*The exercise*.
Retype the stretch from "The Chairperson (Mr Nesbitt): OK, but" through "trying to challenge?" in the reconciliation transcript below, word for word.

It is about having that connection between researchers and politicians, and you have evidence here that shows that the issues are not simply orange and green. They are influenced by family, poverty and dysfunction. Those are important stepping stones that we have to have.

The Chairperson (Mr Nesbitt): OK, but do we have to have a homogeneous definition of those things, or is it valid to say that, because, in area a, the thin definition of reconciliation is perfectly acceptable because it works, and, in area b, the thick definition is possible and works, we should live with that?

Professor Shirlow: Neither will work unless you take away the heat. Unless you take away sectarian violence and sectarian antisocial behaviour, nothing will work. It goes back to challenging the problem. What is the problem that you are trying to challenge?

The Chairperson (Mr Nesbitt): But thick and thin work.

Professor Shirlow: Thick and thin reconciliation will evolve if we change the nature of what people have to experience in their communities. It goes back to what you are trying to design. If we have significant decline in sectarian behaviour and practices, that surely will have an influence that may then take us on the journey to thick or thin. If we have people who are still being marginalised and attacked and who feel that their community is being assaulted, we will not go anywhere.

The Chairperson (Mr Nesbitt): No, but I heard Brandon say — what I assume he is saying — that you can have a situation in which you have got away from sectarianism. If it is thin reconciliation, you have people walking up and down different sides of the street and not really engaging, but if it is thick reconciliation, they engage. If you can achieve either, depending on what suits a local community, is that acceptable?

Professor Hamber: What I was saying is that you might have got away from active and direct forms of violence. That does not mean, depending on your definition, that you have got away from sectarianism. If you define sectarianism, as the document does, as being a direct threat or direct forms of violence, you can say, yes, we have got away from sectarianism.

If you define sectarianism differently, in terms of the types of attitudes or views that you hold being damaging to or negative about another community, you might have got away from violence, but you have not got away from sectarianism. We could debate for a long time whether that is the correct definition, but it illustrates the point about it depending on how you define the problem that you are dealing with.

Records of scene-based questions:
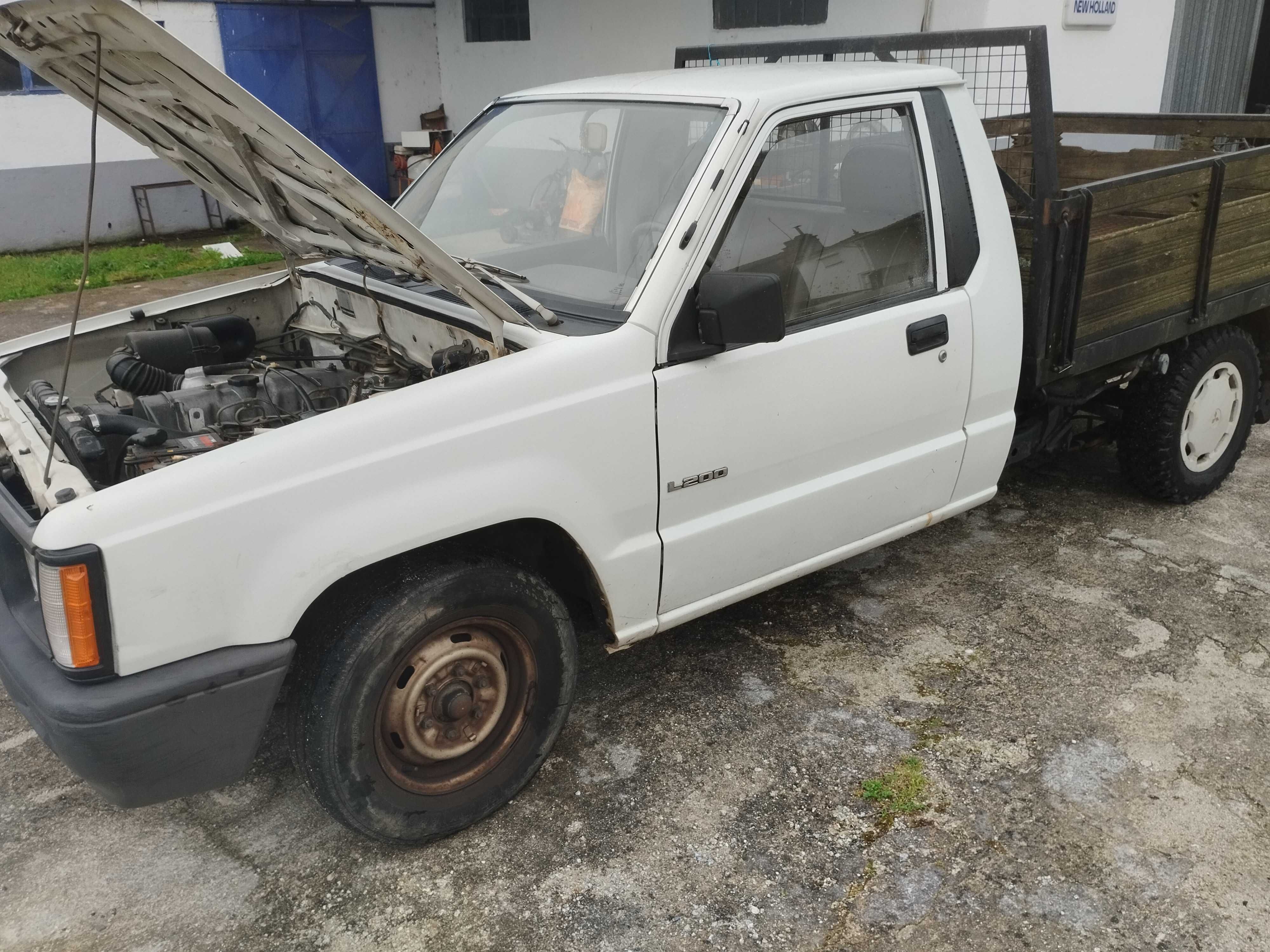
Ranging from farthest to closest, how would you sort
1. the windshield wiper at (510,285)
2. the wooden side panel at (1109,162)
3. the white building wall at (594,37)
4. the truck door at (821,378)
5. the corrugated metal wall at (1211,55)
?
the corrugated metal wall at (1211,55), the white building wall at (594,37), the wooden side panel at (1109,162), the truck door at (821,378), the windshield wiper at (510,285)

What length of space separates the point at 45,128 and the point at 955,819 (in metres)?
12.7

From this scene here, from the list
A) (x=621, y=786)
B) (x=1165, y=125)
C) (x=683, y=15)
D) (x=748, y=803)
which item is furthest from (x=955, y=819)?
(x=683, y=15)

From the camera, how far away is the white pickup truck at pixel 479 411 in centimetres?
239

*Finished task*.
The Chairperson (Mr Nesbitt): OK, but do we have to have a homogeneous definition of those things, or is it valid to say that, because, in area a, the thin definition of reconciliation is perfectly acceptable because it works, and, in area b, the thick definition is possible and works, we should live with that?

Professor Shirlow: Neither will work unless you take away the heat. Unless you take away sectarian violence and sectarian antisocial behaviour, nothing will work. It goes back to challenging the problem. What is the problem that you are trying to challenge?